**Task requirements**.
Change the rows starting with the line that contains "In the picture" and going on through the line that contains "10.4 meters" by replacing "wading bird" with "shorebird" and leaving everything else as it stands.

**Exercise input**.
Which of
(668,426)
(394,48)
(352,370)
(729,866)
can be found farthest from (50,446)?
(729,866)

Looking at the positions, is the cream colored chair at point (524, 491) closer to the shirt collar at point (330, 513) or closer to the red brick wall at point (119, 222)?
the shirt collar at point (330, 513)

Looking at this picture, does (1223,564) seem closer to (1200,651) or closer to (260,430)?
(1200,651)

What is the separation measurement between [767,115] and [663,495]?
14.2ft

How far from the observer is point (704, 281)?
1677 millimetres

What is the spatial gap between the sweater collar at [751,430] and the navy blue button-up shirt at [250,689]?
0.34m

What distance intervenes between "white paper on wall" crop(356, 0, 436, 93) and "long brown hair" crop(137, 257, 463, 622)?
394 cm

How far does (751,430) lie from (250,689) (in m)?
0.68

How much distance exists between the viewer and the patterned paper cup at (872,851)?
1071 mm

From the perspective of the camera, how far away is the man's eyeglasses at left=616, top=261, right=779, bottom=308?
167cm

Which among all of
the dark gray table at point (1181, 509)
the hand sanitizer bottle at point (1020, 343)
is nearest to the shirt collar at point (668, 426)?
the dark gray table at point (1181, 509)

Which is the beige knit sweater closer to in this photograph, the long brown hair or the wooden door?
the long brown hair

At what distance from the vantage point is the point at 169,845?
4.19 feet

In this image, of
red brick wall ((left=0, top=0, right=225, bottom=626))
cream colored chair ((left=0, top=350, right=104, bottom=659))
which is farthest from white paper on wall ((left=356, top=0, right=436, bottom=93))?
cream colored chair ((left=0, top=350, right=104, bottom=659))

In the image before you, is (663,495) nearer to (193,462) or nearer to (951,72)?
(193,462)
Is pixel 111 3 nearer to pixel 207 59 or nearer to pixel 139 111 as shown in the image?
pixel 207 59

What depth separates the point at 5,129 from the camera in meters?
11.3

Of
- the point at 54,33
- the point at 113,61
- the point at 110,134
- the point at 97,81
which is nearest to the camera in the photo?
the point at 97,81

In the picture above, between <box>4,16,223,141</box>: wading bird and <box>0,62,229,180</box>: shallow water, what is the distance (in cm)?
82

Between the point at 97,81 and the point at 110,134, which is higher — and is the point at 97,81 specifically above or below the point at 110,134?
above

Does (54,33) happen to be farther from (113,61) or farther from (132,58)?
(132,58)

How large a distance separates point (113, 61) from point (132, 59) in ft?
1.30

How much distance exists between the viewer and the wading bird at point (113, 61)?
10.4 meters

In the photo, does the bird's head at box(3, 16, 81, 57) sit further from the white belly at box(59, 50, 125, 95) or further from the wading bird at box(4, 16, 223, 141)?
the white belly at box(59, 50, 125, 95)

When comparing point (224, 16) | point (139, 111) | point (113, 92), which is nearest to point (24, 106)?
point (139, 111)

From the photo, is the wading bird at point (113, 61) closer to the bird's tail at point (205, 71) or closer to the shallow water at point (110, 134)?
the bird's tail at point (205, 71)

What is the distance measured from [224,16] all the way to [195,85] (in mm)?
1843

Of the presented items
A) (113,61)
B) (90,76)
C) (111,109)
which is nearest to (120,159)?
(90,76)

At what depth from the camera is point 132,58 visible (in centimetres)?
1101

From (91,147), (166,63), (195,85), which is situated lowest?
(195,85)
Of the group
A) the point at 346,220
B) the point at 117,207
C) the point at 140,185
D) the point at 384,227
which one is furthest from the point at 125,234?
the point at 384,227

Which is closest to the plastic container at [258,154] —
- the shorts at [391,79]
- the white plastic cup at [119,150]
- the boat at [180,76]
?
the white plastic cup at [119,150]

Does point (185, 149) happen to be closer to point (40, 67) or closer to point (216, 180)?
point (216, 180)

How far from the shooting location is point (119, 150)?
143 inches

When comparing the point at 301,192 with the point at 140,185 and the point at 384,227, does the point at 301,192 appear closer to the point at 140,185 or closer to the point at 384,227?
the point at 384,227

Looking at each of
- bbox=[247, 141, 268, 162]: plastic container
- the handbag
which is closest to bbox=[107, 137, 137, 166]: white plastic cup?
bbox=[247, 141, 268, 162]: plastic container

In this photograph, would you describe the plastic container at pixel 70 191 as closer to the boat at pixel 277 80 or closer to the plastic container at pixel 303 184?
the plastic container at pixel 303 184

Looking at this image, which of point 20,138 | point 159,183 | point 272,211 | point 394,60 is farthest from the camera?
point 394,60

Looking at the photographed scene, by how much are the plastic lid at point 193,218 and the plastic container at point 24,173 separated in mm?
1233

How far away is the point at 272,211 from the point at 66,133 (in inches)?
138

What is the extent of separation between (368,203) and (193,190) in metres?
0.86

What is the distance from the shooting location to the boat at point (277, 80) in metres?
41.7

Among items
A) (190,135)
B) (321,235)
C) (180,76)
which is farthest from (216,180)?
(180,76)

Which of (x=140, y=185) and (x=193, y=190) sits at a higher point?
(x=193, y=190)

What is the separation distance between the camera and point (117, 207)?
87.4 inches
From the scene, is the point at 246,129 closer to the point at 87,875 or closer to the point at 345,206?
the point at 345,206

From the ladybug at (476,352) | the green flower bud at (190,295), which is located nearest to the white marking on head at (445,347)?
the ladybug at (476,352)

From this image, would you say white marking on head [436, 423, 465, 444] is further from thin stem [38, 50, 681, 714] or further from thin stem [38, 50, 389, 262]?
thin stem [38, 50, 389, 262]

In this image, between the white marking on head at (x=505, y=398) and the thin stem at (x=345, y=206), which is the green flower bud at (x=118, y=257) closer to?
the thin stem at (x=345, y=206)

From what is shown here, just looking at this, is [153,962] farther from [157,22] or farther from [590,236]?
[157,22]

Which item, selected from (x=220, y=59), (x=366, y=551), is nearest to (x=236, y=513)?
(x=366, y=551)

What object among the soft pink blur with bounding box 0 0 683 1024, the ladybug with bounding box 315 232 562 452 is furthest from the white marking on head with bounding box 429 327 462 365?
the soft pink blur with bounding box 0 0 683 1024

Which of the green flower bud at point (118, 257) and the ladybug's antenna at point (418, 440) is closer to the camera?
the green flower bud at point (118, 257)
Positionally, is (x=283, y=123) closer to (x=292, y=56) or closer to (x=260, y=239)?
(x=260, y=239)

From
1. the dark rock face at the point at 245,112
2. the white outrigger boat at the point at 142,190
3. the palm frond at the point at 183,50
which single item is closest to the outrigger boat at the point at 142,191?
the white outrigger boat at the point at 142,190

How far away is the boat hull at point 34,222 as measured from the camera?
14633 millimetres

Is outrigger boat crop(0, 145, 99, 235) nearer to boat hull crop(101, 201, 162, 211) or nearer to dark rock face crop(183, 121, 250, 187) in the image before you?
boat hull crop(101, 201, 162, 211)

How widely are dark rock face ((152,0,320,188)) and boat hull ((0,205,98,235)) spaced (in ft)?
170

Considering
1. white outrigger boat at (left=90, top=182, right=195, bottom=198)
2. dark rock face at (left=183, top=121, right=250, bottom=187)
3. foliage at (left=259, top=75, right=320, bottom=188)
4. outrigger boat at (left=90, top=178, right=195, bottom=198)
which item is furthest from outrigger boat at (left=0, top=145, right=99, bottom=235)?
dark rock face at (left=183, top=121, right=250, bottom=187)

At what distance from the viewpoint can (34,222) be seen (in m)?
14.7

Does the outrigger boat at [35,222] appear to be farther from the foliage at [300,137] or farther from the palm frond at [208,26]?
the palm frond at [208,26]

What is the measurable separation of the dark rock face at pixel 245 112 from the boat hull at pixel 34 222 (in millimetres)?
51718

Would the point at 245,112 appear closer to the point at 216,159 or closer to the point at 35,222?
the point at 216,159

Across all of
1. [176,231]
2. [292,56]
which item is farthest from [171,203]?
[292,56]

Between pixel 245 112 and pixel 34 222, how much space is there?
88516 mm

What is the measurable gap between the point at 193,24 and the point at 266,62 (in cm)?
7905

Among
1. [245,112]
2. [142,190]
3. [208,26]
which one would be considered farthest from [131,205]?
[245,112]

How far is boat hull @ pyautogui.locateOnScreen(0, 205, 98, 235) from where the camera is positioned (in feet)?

**Solution for this task**.
In the picture above, between <box>4,16,223,141</box>: shorebird and <box>0,62,229,180</box>: shallow water, what is the distance (in cm)?
82

Between the point at 97,81 and the point at 110,134, which is higher — and is the point at 97,81 specifically above or below the point at 110,134?
above

Does (54,33) happen to be farther from (113,61) or farther from (132,58)?
(132,58)

How large a distance separates point (113, 61) from point (132, 59) in ft?
1.30

How much distance exists between the viewer and the shorebird at point (113, 61)?
10.4 meters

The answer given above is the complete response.